On Thu, Sep 22, 2011 at 7:28 PM, Jeremy Reid <jeremy at mojohost.com> wrote:
> Hey 65K CoPP/SPAN gurus,
>
> Does anyone know the definitive order of operations (for a 65K/s720 running 12.2(33)SXI5) between CoPP and an rp-inband CPU SPAN session? In other words, if I have a CoPP service policy applied to the control plane (input) that drops all traffic matching a specific class, should I expect to continue to see such traffic appear in the output of a SPAN session of the RP CPU even though its ultimately being dropped by CoPP?
>
> I've long assumed that a SPAN session of the RP CPU would operate on the 'back-end' of CoPP, and that I should not see traffic show up in a RP CPU SPAN that is dropped by CoPP, but recently have been working to tune our CoPP policies and have noted seeing traffic in an RP SPAN that is configured to be dropped by CoPP. Is this an indication of something wrong with my policy, or would it be expected that I should indeed continue to see the traffic in the RP SPAN because the RP SPAN is capturing traffic destined for the RP CPU *prior* to the application of the CoPP policy?
>
> For example given the following CoPP configuration:
>
> class-map match-all CoPP-Important
> match access-group name CoPP-Important
> class-map match-any CoPP-Undesirable
> match access-group name CoPP-Undesirable
> class-map match-all CoPP-Default
> match access-group 2
>
> policy-map CoPP
> class CoPP-Important
> police cir 1000000 bc 50000 be 50000 conform-action transmit exceed-action drop violate-action drop
> class CoPP-Undesirable
> police cir 32000 bc 6000 be 12000 conform-action drop exceed-action drop violate-action drop
> class CoPP-Default
> police cir 32000 bc 6000 be 12000 conform-action transmit exceed-action drop violate-action drop
>
> ip access-list extended CoPP-Important
> remark Important traffic destined for RP (Rate-Limited)
> permit udp host x.x.x.x any eq snmp
> permit udp host y.y.y.y any eq snmp
>
> ip access-list extended CoPP-Undesirable
> remark Undesirable traffic destined for RP (Post-Dropped)
> permit udp any any eq snmp
>
> control-plane
> service-policy input CoPP
>
> Should I be seeing traffic showing up in a SPAN session of the RP CPU that shows SNMP traffic destined for the RP that is NOT sourced specifically from host x.x.x.x or y.y.y.y, like this? (source IPs changed to protect the innocent):
>
> 13:09:30.096405 IP (tos 0x0, ttl 128, id 1816, offset 0, flags [none], proto UDP (17), length 107)
> 1.2.3.4.28316 > 192.168.0.51.161: { SNMPv1 { GetRequest(64) R=132061 .1.3.6.1.2.1.25.3.2.1.5.1 .1.3.6.1.2.1[|snmp] } }
> 13:09:30.096407 IP (tos 0x0, ttl 128, id 1817, offset 0, flags [none], proto UDP (17), length 107)
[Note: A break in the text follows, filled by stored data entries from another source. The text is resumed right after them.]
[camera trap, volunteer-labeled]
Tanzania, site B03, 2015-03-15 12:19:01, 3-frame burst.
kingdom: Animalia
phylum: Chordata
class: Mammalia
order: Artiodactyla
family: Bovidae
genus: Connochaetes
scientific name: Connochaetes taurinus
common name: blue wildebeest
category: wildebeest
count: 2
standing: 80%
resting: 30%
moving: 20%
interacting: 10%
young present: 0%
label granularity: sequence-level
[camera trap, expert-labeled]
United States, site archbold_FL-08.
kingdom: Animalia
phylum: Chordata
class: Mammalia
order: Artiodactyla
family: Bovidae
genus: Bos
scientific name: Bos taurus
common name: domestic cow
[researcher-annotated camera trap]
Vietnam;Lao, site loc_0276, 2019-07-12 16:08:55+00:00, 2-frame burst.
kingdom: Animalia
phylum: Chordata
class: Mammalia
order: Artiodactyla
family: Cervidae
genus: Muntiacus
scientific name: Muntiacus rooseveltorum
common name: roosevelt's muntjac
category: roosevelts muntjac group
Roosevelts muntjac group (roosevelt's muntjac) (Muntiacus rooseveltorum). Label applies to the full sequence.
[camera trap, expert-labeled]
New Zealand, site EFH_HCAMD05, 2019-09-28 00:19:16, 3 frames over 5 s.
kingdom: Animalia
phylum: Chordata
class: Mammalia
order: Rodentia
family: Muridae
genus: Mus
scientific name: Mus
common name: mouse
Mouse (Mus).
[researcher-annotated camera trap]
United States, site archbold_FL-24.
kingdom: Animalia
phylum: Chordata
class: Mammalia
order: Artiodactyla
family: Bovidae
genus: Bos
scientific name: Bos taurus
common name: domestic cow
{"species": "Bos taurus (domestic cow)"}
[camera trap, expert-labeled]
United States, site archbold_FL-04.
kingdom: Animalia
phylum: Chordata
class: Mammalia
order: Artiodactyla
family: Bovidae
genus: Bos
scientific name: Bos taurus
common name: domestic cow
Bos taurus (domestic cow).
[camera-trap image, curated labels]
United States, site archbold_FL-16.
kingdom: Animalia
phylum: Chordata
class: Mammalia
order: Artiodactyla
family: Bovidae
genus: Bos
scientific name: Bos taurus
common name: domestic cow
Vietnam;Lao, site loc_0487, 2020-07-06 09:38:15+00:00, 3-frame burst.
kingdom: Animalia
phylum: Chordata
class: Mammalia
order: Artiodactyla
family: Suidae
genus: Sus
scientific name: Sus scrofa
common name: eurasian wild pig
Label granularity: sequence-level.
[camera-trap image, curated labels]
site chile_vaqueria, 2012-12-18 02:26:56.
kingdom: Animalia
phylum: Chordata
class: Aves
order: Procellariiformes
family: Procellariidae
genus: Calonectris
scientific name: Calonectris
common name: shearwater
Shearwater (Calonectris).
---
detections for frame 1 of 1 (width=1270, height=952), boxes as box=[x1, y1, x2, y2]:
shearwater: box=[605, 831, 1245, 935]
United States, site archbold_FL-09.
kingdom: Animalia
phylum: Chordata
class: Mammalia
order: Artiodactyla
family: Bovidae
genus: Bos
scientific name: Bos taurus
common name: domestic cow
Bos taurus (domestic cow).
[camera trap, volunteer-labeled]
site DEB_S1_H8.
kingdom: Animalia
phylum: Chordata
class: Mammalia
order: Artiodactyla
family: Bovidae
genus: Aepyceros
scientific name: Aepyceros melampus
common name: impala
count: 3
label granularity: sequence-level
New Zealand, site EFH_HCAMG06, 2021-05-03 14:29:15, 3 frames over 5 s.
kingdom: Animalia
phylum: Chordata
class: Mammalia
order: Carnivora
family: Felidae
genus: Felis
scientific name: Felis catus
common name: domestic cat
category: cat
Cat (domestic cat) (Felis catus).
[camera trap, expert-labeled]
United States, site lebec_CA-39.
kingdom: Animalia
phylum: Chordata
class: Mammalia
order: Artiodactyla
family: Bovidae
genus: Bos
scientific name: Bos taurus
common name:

> 192.168.100.10.150.28316 > 192.168.1.184.161: { SNMPv1 { GetRequest(64) R=132062 .1.3.6.1.2.1.25.3.2.1.5.1 .1.3.6.1.2.1[|snmp] }
> 13:09:30.096411 IP (tos 0x0, ttl 128, id 1818, offset 0, flags [none], proto UDP (17), length 107)
> 10.10.2.5.28316 > 192.168.1.184.161: { SNMPv1 { GetRequest(64) R=132063 .1.3.6.1.2.1.25.3.2.1.5.1 .1.3.6.1.2.1[|snmp] }
>
> Note: RP Span configured as follows:
>
> monitor session 1 type local
> source cpu rp
> destination interface Te3/3
>
> Looking at the policy-map counters, CoPP does appear to be properly dropping (at least some) traffic for the CoPP-Undesirable class:
>
> core1#show policy-map control-plane input class CoPP-Undesirable
>
> Control Plane Interface
>
> Service-policy input: CoPP
>
> Hardware Counters:
>
> class-map: CoPP-Undesirable (match-any)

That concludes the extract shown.